Over time, through work being undertaken by the MEPC, by various segments of the maritime industry, and by other maritime stakeholders, answers to a few of the above questions and some solutions have started to become clearer and evolve. Nonetheless, many uncertainties persist, and the Biden administration’s policy statement now brings even greater urgency to resolving these uncertainties.

Conclusion and Way Ahead

The MEPC continues its work and meets for its 76th session (MEPC 76) in June 2021, where it is expected to unveil additional guidelines and requirements under MARPOL Annex VI, some of which may enter into force as early as 2023 in furtherance of the IMO’s current carbon intensity reduction goals. Meanwhile, it is important to point out that that the Initial IMO Strategy is termed “Initial” because, by its terms, it is set to be reviewed and potentially revised in 2023.5

To compound the existing uncertainties, it is clear the Biden administration will now take active steps to join European and other IMO Member States to dramatically accelerate the IMO’s GHG reduction efforts in shipping. The U.S. delegation—consisting of representatives from the U.S. Coast Guard and potentially other agencies, including the U.S. Department of State—will carry out this policy effort at the IMO on behalf of the Biden administration.6 If successful, this will undoubtedly translate to more stringent ship emissions and efficiency requirements under MARPOL Annex VI and on a far more aggressive timeline. MEPC 76 may provide the first glimpse into how this may play out.

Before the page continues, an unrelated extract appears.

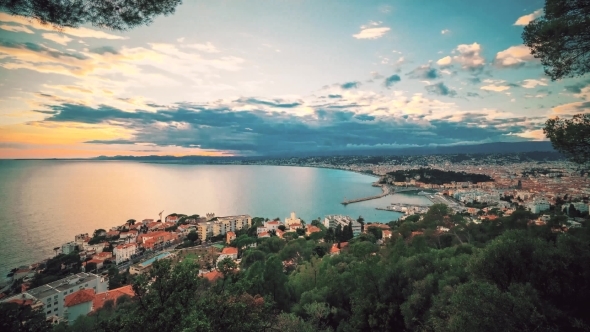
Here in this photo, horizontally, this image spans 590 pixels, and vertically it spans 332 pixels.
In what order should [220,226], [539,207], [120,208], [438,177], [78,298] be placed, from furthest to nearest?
[438,177] → [120,208] → [220,226] → [539,207] → [78,298]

[1] Congress is also active. On 15 April 2021, the Coast Guard and Maritime Transportation Subcommittee held a hearing on decarbonization of the maritime industry, in which many of the key long-term issues were extensively discussed. Congress is recognizing that decarbonization of the maritime industry is a monumental, complex undertaking, with many unanswered questions at this point. We summarized that hearing in our recent alert entitled Coast Guard Subcommittee Talks Decarbonization.

[2] Initial IMO Strategy on Reduction of GHG Emissions From Ships, IMO Mar Env’t Prot. Comm. MEPC.304(72), Annex 11 (April 13, 2018).

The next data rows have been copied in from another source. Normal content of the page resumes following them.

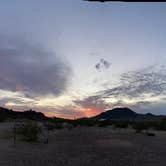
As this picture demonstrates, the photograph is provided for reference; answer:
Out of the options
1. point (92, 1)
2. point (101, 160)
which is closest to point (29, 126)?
point (101, 160)

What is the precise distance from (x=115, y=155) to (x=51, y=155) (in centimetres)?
399

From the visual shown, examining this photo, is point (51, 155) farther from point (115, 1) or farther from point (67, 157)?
point (115, 1)

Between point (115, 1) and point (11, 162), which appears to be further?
point (11, 162)

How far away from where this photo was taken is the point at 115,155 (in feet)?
80.8

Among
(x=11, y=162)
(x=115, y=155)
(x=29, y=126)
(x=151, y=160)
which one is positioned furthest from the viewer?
(x=29, y=126)

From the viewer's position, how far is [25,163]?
1930cm

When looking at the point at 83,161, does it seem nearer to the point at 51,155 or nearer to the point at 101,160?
the point at 101,160

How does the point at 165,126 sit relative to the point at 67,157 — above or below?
above

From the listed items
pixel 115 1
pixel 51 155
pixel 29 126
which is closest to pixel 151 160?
pixel 51 155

[3] Initial IMO Strategy ¶¶ 2, 3.3.

[4] See also Press Release, White House, FACT SHEET: President Biden’s Leaders Summit on Climate (Apr. 23, 2021) (“[T]he United States is committing to work with countries in the International Maritime Organization (IMO) to adopt a goal of achieving zero emissions from international shipping by 2050 and to adopt ambitious measures that will place the sector on a pathway to achieve this goal.”). The administration’s use of the term “zero emissions” rather than “net-zero emissions” suggests the Biden administration will seek the complete elimination of GHG emissions from shipping by 2050, without long-term resort to market-based measures.

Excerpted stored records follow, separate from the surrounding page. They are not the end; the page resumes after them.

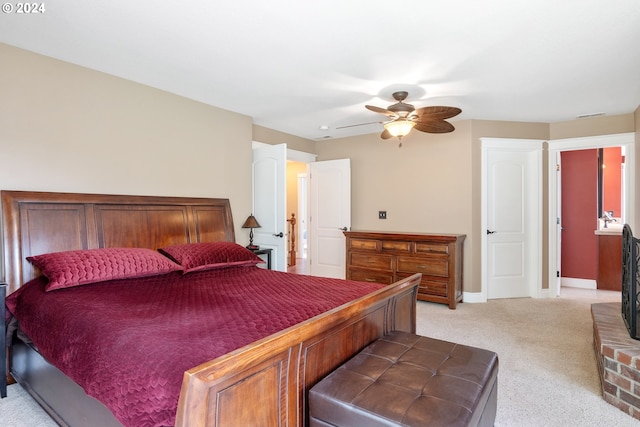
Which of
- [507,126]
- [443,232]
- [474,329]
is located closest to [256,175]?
[443,232]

[5] See Initial IMO Strategy ¶ 7.1.

[6] In advance of MEPC 76, the U.S. Department of State’s Shipping Coordinating Committee, in conjunction with the U.S. Coast Guard, will hold a public meeting to discuss the various agenda items to be covered at MEPC 76, including reduction of GHG emissions from ships. Further information on this Shipping Coordinating Committee meeting may be obtained here.

DISCLAIMER: Because of the generality of this update, the information provided herein may not be applicable in all situations and should not be acted upon without specific legal advice based on particular situations.